If you are Christian and get something out of self help books, if you think they actually help you and are not a cynical lapsed Christian like me, you might actually enjoy this book and learn something from it. Still, I thought his examples of the things people were going through made the people going through it seem kind of stupid, and I believe anyone who thinks critically and does mindfulness work will figure this kind of stuff out by themselves, rather than labelling everyone's love language and thinking they have it figured out.
"Eye opening and a must try for all couples"
5 million people resonated with this. You cannot get wrong about it. I have just started to try the principles, and although I have to admit being skeptic in the beginning by the time I made it to the end I had bought in. Many thanks Dr Chapman for doing such a master piece for the well being of so many couples and people in the world.
"Some food for thought"
I bought this book on the reviews expecting something amazing ...
I had to dig deep within myself to find meaning in some areas but that's great right ??
It ignited some emotions and some thoughts about how I view love and how I love myself too ..
In parts I must admit a lot of the examples seemed sexist, I want a wife to cook my meals, clean my shoes, I want a husband who listens to me and buys me things, and I found myself annoyed by those example types ....
A great learning for me was asking myself why I was annoyed ...
If you are into self help and like challenging yourself to step outside of your comfort zone give this book a go, you may realise you have no clue what love really is because take away all the what I deemed as selfish congical requests what you are left with is this ....

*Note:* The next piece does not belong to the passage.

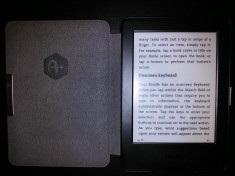 eBook reader Kindle Glare Free negru + husa de protectie foto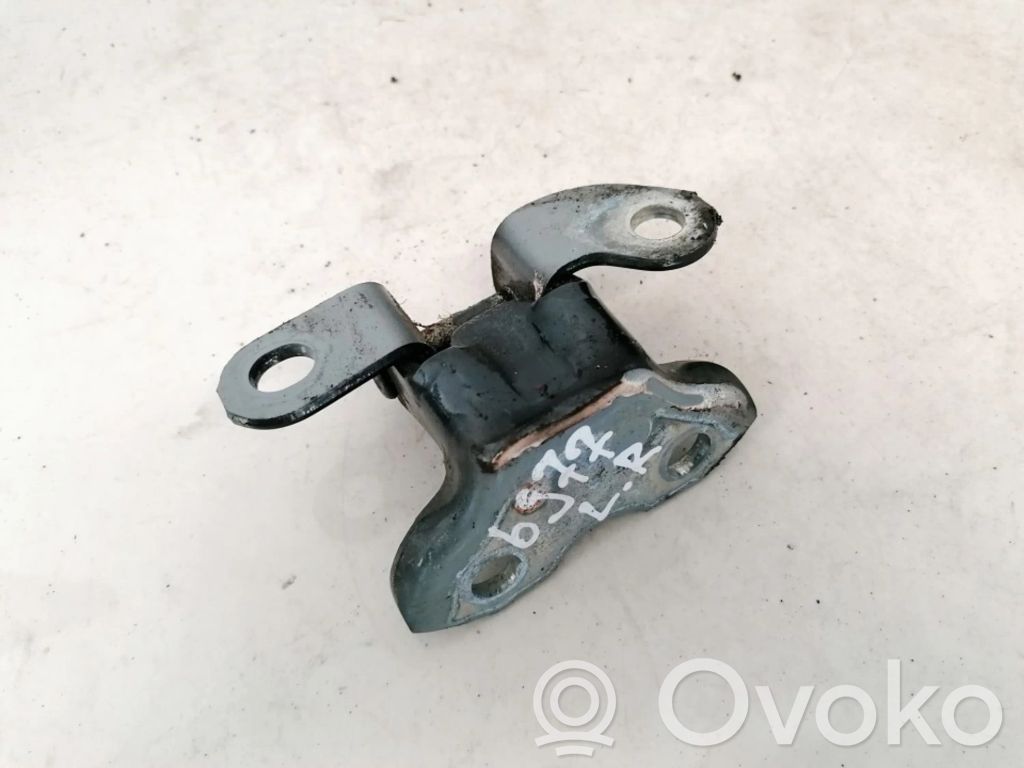 Toyota RAV 4 (XA30) Cerniera inferiore della portiera posteriore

Can you let go of your own Ego and live a life of service to someone else because you choose too??!!!
Wondering about my own love choices now so in essence a brilliant thought provoking read!!!!
"Such incredible insight"
every line of this book gives incredible insight into your own relationships
great narrative style, as the combined author/narrator, can put his original intended emotion into the audiobook
damaged relationships can always be repaired
a must read
"its a great book."
i really like this book. it help me in understanding my relationship and where it went wrong. my friend recommend me the hardcopy and happy I found it in audible.
"Off-putting religious tone"
Lack of religious remarks.
I would have removed the religious tone and made it less old-fashioned.
All the religious remarks made me want to listen to the book less and less.
"great read and inspiring"
Don't be put off buying this book by the God references. I'm an Atheist but didn't find them off putting or taking away from his main message. I loved it.
"What a revelation!"
I found this audiobook at just the right time.
This book explains why my marriage is on a downslope and also shows how I can easily turn it around.
I have already started to speak my wife's love language and I hope that when the hard copy arrives for my wife that she takes the time to read it too.
Simple and to the point, with few religious references.
I have already recommended this book to a friend who bought the book that instant excitedly saying that he was in a similar situation.
I now see the light at the end of the tunnel!
Was recommended this by beautiful friends who are living examples of what is possible in a loving marriage - they said this changed everything. If we can achieve a fraction of what they have, we'll be very happy - so it was a must read. It didn't disappoint! Thank you Dr Chapman :)
"I highly recommend..."
In or out of a relationship every person should read this to understand the love language of their partner and themselves.
i loved everything about this book. Its simplicity and its ability to help the reader understand how to apply the principles of the five love languages. i also really enjoyed the stories and real life examples. i am truly grateful because i now know how to speak my partners primary love language and i have discoverd mine.